CFAR was not created to scale White Oak Pastures. It was founded to create space for others to learn how to rethink their own ecosystems and create change in their own communities. Today, CFAR trains anyone and everyone in regenerative grazing techniques, from mass producers to hobbyists.
“We are not a road show.” For Will, this kind of farming is not something that can be packaged and sent elsewhere. It has to be seen, studied, and experienced on a real, working farm. That might be the most important lesson CFAR offers: much of what people try to scale resists simplification.
We often think of food banks as food distributors and of soup kitchens as connecting directly with consumers, but food and agricultural nonprofits span the food chain. CFAR represents the reality of most food and agricultural nonprofit organizations: over 50 percent were created to support agricultural producers.
CFAR also leverages tools unique to food and agricultural nonprofits to manage White Oak Pastures visitors, so Will can remain focused on managing the farm and the land.
Building for Change
Will’s book, A Bold Return to Giving a Damn, recounts his journey to bring regenerative farming to rural Georgia and beyond. Though he’s a trailblazer, Will is no longer alone in efforts to repair the damage left by industrial agriculture. The U.S. invested $700 million in regenerative agriculture in 2025. And farmer-managed natural regeneration, a form of regenerative land management, has been adopted in 40 countries.

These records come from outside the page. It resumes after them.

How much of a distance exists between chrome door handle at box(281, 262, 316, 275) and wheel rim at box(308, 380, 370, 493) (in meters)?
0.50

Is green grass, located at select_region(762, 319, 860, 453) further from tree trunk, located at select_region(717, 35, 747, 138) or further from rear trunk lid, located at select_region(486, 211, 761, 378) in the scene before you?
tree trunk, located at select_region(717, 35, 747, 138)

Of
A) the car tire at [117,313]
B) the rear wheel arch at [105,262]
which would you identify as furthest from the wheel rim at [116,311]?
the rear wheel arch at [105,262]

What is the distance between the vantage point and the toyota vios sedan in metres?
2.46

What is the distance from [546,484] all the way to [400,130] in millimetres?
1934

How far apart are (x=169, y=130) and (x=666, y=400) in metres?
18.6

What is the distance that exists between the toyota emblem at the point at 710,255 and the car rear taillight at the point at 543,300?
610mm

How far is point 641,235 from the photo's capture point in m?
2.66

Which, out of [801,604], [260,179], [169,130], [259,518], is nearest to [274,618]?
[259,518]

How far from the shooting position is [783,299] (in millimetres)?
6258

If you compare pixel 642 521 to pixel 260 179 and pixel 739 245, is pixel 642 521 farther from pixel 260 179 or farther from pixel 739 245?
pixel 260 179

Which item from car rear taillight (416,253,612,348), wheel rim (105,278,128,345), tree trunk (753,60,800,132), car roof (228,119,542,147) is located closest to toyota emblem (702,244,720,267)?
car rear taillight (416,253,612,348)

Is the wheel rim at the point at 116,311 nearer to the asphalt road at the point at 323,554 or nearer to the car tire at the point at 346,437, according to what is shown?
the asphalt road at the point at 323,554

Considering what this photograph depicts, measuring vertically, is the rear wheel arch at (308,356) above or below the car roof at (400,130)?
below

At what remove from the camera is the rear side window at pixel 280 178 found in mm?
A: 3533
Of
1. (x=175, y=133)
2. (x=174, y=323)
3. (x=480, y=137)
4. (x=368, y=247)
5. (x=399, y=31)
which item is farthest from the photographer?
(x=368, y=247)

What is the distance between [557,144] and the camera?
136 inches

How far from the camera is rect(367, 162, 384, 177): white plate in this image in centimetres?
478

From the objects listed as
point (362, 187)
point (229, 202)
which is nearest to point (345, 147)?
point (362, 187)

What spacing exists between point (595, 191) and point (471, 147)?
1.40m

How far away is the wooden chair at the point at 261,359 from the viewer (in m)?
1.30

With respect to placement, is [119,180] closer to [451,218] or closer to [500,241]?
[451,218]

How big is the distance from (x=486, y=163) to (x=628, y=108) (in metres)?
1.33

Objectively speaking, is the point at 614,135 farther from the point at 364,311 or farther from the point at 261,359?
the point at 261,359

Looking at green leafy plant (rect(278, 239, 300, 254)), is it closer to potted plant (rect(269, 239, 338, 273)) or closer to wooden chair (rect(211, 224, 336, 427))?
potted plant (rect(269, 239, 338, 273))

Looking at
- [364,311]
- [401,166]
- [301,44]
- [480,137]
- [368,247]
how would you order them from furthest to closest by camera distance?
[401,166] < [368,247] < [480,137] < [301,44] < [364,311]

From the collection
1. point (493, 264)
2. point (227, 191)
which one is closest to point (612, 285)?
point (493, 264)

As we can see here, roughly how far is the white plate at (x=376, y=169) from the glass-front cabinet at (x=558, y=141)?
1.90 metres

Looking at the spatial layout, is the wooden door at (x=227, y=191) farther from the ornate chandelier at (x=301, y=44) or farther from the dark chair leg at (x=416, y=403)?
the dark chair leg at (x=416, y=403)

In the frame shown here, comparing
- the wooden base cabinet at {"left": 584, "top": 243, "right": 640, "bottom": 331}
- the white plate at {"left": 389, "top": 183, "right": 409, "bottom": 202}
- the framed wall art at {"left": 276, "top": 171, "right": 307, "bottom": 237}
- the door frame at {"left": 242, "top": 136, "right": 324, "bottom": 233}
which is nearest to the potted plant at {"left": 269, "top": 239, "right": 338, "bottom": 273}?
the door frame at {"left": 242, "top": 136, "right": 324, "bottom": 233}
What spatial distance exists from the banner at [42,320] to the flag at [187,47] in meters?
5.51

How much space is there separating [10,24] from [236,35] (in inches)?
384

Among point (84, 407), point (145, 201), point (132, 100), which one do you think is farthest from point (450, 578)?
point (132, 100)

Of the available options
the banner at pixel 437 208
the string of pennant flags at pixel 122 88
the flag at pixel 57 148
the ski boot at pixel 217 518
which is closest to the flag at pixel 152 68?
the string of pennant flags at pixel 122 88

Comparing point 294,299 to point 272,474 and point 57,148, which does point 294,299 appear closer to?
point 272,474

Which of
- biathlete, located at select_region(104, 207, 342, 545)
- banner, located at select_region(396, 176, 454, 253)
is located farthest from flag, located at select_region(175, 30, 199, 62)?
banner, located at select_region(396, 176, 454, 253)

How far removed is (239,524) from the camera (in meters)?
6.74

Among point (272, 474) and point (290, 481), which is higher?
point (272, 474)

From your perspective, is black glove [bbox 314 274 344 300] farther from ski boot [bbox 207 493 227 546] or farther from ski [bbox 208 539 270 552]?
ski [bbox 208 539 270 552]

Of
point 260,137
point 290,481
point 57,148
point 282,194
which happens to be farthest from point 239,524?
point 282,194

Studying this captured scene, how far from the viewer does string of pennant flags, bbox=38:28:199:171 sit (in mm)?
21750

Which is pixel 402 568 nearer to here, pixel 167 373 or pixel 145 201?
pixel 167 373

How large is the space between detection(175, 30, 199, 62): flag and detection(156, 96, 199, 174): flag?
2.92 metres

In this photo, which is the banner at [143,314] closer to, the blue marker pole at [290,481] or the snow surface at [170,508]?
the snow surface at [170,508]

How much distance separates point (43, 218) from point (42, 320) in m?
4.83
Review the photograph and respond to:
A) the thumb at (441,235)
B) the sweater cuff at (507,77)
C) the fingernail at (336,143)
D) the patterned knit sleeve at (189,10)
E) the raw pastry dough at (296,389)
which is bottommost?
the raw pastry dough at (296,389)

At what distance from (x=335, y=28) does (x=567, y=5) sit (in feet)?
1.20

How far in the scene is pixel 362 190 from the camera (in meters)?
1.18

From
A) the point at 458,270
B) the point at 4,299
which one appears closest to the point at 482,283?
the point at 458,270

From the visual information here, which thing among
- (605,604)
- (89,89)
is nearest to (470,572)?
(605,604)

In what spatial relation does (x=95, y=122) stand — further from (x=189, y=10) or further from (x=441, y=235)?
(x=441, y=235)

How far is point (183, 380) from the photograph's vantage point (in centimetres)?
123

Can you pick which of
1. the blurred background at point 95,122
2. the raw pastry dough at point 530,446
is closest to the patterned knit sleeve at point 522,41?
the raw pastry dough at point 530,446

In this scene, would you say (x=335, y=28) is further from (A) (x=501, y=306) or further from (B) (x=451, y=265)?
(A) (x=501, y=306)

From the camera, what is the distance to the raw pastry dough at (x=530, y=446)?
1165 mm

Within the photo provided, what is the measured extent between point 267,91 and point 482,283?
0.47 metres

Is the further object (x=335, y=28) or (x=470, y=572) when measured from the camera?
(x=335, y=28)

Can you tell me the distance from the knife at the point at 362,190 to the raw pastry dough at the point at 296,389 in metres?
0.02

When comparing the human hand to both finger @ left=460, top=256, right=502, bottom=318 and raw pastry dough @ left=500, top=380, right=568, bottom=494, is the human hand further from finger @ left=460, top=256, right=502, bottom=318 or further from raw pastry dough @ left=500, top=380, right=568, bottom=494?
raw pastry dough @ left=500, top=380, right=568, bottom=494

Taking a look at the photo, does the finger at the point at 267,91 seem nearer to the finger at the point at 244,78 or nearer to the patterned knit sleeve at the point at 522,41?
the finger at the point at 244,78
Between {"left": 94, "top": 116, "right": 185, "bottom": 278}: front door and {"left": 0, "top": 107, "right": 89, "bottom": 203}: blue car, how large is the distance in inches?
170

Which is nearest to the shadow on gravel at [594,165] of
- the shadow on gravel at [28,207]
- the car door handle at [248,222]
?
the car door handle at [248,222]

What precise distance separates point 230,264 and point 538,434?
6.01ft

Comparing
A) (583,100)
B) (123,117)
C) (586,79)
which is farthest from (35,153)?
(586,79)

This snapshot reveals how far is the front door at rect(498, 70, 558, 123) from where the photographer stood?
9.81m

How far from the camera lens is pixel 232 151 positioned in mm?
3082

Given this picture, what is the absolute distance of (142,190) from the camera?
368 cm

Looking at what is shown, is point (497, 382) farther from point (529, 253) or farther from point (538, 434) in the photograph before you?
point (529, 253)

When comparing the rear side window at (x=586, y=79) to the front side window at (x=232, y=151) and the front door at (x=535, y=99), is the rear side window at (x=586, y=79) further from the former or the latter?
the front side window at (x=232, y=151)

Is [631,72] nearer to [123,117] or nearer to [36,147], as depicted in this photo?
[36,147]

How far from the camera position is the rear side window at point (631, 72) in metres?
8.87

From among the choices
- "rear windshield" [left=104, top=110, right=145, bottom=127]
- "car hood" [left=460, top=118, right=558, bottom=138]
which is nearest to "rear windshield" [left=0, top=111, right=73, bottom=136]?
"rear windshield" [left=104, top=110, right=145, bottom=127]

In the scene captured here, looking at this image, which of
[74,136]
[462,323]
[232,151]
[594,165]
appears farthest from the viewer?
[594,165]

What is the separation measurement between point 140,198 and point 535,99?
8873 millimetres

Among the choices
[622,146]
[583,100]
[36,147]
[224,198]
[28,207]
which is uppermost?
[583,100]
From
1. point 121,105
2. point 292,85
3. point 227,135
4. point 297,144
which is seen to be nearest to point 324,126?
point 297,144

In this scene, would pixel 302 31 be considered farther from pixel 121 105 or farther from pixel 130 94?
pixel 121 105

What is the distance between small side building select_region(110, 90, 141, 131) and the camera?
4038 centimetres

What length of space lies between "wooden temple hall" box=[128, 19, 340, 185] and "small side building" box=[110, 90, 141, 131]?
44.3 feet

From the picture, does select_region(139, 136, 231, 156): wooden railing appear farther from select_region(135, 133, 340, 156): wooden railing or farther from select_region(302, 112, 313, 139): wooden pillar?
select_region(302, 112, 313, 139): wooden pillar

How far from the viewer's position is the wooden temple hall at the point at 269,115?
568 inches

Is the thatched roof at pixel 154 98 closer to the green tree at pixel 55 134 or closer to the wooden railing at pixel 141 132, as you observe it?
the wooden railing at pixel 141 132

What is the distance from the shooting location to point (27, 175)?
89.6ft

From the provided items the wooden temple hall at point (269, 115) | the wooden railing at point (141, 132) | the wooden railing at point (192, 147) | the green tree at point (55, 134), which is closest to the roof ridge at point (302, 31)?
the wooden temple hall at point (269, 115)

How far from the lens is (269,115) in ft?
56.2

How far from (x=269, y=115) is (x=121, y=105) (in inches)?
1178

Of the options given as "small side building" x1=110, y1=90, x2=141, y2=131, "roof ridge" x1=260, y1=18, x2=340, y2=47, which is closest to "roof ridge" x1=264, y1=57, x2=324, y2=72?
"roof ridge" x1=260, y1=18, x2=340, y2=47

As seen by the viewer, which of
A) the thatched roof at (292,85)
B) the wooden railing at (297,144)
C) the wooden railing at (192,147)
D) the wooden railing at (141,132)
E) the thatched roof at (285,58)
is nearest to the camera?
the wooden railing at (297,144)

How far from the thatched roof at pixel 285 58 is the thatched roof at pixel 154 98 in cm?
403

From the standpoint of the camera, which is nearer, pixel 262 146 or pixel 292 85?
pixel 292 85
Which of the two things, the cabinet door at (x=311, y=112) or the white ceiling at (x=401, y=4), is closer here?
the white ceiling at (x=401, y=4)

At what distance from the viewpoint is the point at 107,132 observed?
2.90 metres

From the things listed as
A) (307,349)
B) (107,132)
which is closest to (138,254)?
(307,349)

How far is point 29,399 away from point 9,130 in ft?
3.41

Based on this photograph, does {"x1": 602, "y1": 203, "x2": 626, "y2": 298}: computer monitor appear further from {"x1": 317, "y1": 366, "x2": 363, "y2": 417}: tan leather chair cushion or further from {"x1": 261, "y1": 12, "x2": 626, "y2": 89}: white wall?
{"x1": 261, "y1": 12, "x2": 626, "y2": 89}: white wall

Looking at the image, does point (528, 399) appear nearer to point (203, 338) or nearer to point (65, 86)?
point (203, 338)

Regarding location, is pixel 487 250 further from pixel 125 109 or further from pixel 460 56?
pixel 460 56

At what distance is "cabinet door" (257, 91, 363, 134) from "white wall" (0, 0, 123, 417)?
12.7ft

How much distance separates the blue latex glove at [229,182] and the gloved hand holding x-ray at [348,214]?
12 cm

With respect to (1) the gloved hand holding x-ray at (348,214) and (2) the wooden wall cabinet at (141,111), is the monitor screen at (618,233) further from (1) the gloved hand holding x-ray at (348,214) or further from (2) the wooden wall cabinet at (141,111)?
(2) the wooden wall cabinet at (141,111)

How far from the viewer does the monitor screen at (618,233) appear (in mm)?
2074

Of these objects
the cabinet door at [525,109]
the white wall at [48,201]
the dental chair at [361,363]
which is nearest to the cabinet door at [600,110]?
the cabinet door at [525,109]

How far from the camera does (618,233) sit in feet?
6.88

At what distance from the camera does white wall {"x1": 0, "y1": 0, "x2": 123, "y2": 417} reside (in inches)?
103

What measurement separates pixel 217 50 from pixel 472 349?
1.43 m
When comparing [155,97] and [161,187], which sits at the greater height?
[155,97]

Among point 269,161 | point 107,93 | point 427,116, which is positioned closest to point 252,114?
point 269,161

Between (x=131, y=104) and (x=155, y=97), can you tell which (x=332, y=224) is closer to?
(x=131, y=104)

Toward the end of our conversation, we asked Will what he hoped would survive him. What will endure through the generations of daughters and grandchildren he will one day leave behind?
Will replied slowly, intentionally. “This farm is 160 years old. My job is to make sure it’s perpetual.” But a breath later, he paused, letting go of the idea of control. “If they need to get rid of the cows, hell, get rid of the cows!”
That might be the real work of sustainability. It’s not about preserving what you built but about leaving behind something strong enough to change.